LAHORE: The party of Mahmood Khan Achakzai, who is the opposition’s nominee for president, said on Monday police had raided the leader’s residence in the southwestern Pakistani city of Quetta a day earlier, vowing to launch protests over what it called a government-backed crackdown against political opponents.
Achakzai, 75, is the chief of the Pashtunkhwa Milli Awami Party (PkMAP) from the southwestern Balochistan province and was nominated by Imran Khan, the jailed leader of the Pakistan Tehreek-e-Insaf (PTI) party, to contest against former president Asif Ali Zardari, the presidential nominee of the coalition government led by Prime Minister Shehbaz Sharif. In Parliament, Achakzai would be supported by the Sunni Ittehad Council (SIC), the new home of PTI-backed independent lawmakers.
The PTI had complained of a state-backed crackdown against the party in the run-up to Feb. 8 general elections and says the polls were rigged and results manipulated to keep the PTI and its loyalists out of the government. Opposition parties, including the PTI, have staged nationwide protests against the alleged rigging, which the election commission denies.

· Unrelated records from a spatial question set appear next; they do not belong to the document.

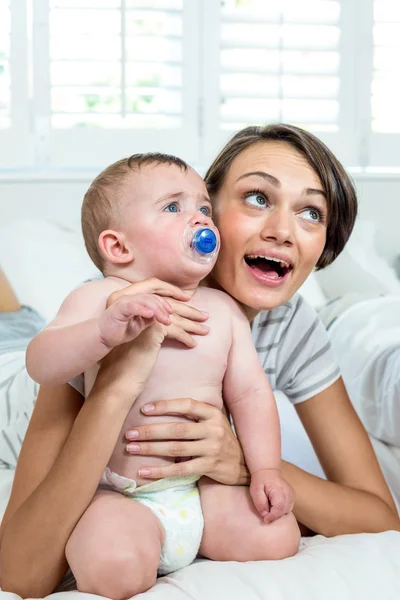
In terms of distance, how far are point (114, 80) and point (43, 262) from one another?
3.70 ft

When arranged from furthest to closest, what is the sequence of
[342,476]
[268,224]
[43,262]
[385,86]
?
[385,86] < [43,262] < [342,476] < [268,224]

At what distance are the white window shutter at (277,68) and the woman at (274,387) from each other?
168 cm

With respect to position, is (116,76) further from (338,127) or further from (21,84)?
(338,127)

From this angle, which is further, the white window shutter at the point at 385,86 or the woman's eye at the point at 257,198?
the white window shutter at the point at 385,86

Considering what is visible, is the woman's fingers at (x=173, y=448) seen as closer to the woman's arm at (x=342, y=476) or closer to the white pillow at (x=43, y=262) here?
the woman's arm at (x=342, y=476)

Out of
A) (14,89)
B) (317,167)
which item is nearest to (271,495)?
(317,167)

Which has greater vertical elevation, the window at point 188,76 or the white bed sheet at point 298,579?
the window at point 188,76

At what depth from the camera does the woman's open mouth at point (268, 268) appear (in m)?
1.30

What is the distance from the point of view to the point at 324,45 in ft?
10.4

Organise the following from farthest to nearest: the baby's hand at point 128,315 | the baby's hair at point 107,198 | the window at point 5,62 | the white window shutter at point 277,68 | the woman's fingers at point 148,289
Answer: the white window shutter at point 277,68, the window at point 5,62, the baby's hair at point 107,198, the woman's fingers at point 148,289, the baby's hand at point 128,315

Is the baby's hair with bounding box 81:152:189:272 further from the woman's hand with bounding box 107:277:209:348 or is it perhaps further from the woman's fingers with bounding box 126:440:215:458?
the woman's fingers with bounding box 126:440:215:458

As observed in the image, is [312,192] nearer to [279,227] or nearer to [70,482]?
[279,227]

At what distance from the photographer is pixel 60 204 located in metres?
2.30

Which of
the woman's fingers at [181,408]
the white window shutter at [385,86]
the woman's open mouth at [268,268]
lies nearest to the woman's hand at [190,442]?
the woman's fingers at [181,408]
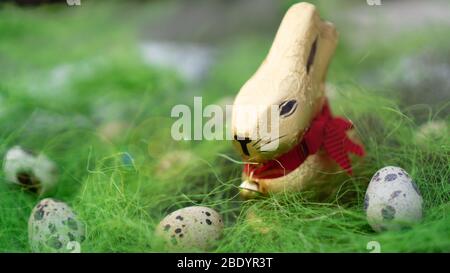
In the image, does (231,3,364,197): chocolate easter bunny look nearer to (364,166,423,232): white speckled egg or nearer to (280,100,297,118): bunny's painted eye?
(280,100,297,118): bunny's painted eye

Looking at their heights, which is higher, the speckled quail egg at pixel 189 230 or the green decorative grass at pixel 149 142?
the green decorative grass at pixel 149 142

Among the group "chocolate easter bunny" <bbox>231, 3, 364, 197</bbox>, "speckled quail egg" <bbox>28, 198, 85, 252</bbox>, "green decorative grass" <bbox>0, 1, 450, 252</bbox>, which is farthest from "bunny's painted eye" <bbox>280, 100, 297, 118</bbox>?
"speckled quail egg" <bbox>28, 198, 85, 252</bbox>

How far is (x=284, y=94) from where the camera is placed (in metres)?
0.86

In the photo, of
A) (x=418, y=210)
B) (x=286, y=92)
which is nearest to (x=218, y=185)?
(x=286, y=92)

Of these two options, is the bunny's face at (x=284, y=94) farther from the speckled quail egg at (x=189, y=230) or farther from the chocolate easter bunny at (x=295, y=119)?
the speckled quail egg at (x=189, y=230)

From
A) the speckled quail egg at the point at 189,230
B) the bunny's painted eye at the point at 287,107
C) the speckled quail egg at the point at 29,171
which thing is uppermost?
the bunny's painted eye at the point at 287,107

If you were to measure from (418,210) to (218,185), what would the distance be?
0.31 meters

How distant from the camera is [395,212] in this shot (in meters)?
0.80

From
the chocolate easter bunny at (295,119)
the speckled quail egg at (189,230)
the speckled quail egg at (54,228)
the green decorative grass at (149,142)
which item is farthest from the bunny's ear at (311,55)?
the speckled quail egg at (54,228)

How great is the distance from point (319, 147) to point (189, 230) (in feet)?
0.79

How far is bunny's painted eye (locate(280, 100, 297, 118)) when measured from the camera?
0.86 meters

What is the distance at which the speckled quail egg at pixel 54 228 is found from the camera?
0.84 metres

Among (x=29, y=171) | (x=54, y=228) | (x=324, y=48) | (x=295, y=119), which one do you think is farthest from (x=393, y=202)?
(x=29, y=171)
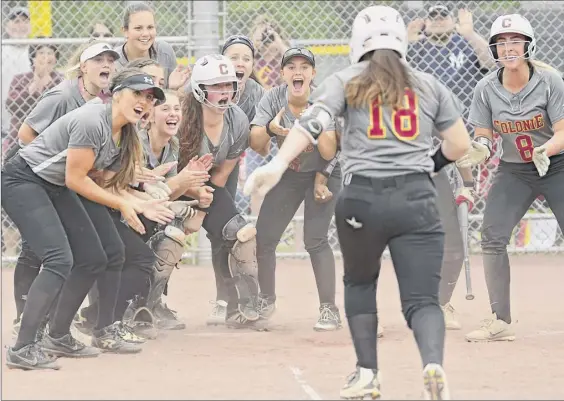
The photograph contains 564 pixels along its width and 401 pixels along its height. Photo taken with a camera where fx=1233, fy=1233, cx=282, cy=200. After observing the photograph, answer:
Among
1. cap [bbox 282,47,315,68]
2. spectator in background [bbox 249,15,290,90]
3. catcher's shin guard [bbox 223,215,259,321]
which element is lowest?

The raid on Achakzai’s house took place on Sunday night and is being widely linked to a speech he made in the inaugural session of the National Assembly on Friday in which he called on parliament to declare that the country’s powerful military establishment should not interfere in politics.
For several years, the military has denied it meddles in politics. But it has in the past directly intervened to topple civilian governments and to manage political matters from behind the scenes even when it is not directly ruling. No Pakistani prime minister has completed a full five-year term since the country was born in 1947.
“Achakzai has submitted his nomination papers for the next presidential election against the Pakistan Peoples Party (PPP) and the Pakistan Muslim League-Nawaz (PML-N) backed presidential candidate, Asif Ali Zardari,” Abdul Rahim Ziaratwal, PkMAP central secretary-general, told Arab News, condemning Sunday’s raid and calling it a reaction by “powerful forces” who did not want to see the supremacy of parliament in Pakistan.
“Hence the newly elected coalition government started these non-political acts against their opponents.”
He said PkMAP had called nationwide protests against the raid on Mahmood Khan Achakzai’s residence “because PkMAP has a long history of struggle for the supremacy of the parliament.”
Speaking to reporters on Sunday night, Balochistan’s Caretakter Information Minister Jan Achakzai denied police had raided the PkMAP chief’s house but that the district administration had carried out an operation to retain control of a plot of land in front of Achakzai’s residence which been seized by a land-grabber.
He said a guard, who was part of the PkMAP’s security team, resisted the operation, causing local police to arrest him.
“There is no truth to reports that a raid was conducted at the house of elderly politician, presidential nominee and Pashtoonkhwa Milli Awami Party’s Chairman Mahmood Khan Achakzai, or that the sanctity of his house was violated,” the minister added.
The Sunni Ittehad Council party, backed by ex-PM Khan’s legislators, nominated Achakzai as their candidate for the presidential election, scheduled for Mar. 9.
The president in Pakistan is elected through an electorate that comprises legislators from both houses of Pakistan’s parliament, the Senate, and the National Assembly, as well as the country’s four provincial assemblies.
Elected for a five-year term, the president is a ceremonial head of state that has limited powers while the prime minister, who heads the government, has the executive powers to manage the country’s affairs.